Dans un avis adressé à l’industrie, la FINRA affirme que les effets de la pandémie, associés aux tendances démographiques dans le secteur du courtage, ont intensifié le besoin de plans de succession, ainsi que d’éducation, d’outils et de services liés à la planification de la succession.

Selon l’organisme d’autoréglementation, les données démographiques de l’industrie indiquent qu’une part croissante des représentants sont à l’âge de la retraite ou presque dans le secteur du courtage aux États-Unis.

Globalement, il indique que 16,3 % des représentants étaient âgés de 60 ans ou plus à la fin de 2021. Il note également que 8,2 % avaient 65 ans et plus, et 3,8 % avaient 70 ans et plus.

En outre, la proportion de représentants approchant l’âge de la retraite est plus élevée dans les petites entreprises de l’industrie.

Par exemple, les représentants âgés de 60 ans et plus représentaient 20,7 % des représentants dans les petites entreprises (définies comme ayant moins de 150 représentants), contre 15,8 % dans les entreprises de taille moyenne (150 à 500 représentants) et 18,2 % dans les grandes entreprises.

Alors que les plans de succession des grandes et moyennes entreprises peuvent inclure un plan de vente des books des représentants qui partent à la retraite, ou une réaffectation des clients au sein de l’entreprise, pour les petites entreprises, cela peut signifier la vente pure et simple de l’entreprise.

Entre autres choses, ces transitions peuvent potentiellement exposer les clients à un risque de mauvaise conduite lorsque leurs comptes sont vendus ou transférés à un nouveau représentant.

« Les entreprises doivent être conscientes du fait que des personnes mal intentionnées peuvent acheter le portefeuille d’affaires d’un représentant afin d’avoir accès aux comptes et aux informations des clients dans le cadre de projets frauduleux », précise le document d’orientation.
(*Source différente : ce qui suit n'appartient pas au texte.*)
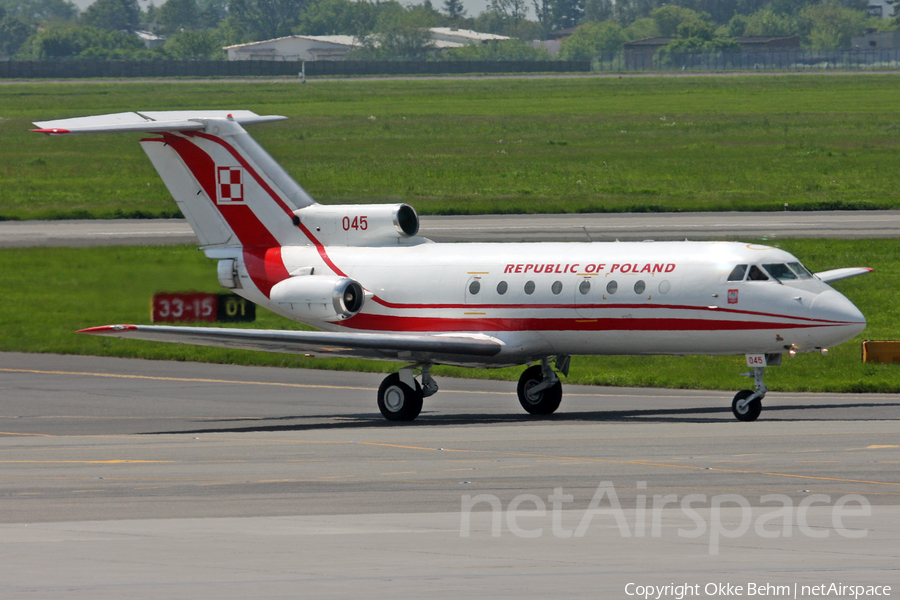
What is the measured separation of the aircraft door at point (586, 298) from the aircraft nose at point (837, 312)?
422cm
Ces risques sont accrus lorsqu’un représentant quitte le secteur en raison d’une mesure réglementaire.

En outre, les représentants sur le point de prendre leur retraite peuvent être confrontés à de nouveaux conflits d’intérêts qui surviennent en fonction de leur plan de succession spécifique – comme recommander des comptes ou des produits qui « sont plus susceptibles de générer une évaluation plus élevée pour la vente de l’entreprise ou des paiements de commissions à la retraite ».
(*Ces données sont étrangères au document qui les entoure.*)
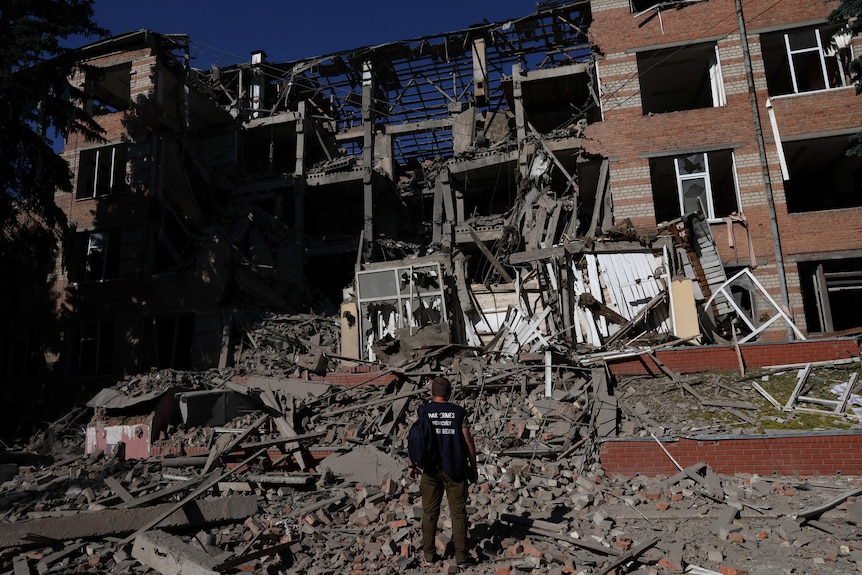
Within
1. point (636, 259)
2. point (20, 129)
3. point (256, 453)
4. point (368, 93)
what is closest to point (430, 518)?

Parallèlement aux plans visant à faire face aux départs à la retraite des représentants, les orientations notent également que certaines entreprises prennent des mesures pour faire face à d’autres conséquences du vieillissement de leurs conseillers, telles que le déclin cognitif et la diminution des capacités.
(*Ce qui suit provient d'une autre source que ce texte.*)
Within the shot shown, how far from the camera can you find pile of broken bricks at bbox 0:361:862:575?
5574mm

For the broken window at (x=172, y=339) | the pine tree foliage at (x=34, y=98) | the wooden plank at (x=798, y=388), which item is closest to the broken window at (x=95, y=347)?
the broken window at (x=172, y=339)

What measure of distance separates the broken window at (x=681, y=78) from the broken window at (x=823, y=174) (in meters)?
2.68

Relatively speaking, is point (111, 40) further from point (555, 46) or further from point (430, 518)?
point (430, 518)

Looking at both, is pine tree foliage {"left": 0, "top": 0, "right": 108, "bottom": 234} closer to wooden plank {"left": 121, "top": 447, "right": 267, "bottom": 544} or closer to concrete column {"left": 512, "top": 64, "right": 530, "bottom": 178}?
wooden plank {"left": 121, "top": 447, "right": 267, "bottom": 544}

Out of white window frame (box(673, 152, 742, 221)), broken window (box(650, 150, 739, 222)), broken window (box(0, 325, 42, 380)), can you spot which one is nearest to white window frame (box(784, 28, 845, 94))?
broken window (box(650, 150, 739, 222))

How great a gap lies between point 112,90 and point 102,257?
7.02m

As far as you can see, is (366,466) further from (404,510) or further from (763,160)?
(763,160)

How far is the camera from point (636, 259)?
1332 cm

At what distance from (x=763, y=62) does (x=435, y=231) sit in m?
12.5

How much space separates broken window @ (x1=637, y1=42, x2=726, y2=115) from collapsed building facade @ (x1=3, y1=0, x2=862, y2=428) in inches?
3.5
Ces initiatives comprennent :

  • une formation sur la diminution des capacités et le déclin cognitif pour l’ensemble du personnel ;
  • l’adoption d’un processus de remontée des préoccupations concernant des problèmes cognitifs présumés chez les représentants ;
  • la création de comités internes pour évaluer collectivement ces questions et prendre des mesures pour répondre aux limitations des représentants, tout en respectant les lois sur l’emploi et les exigences en matière de confidentialité.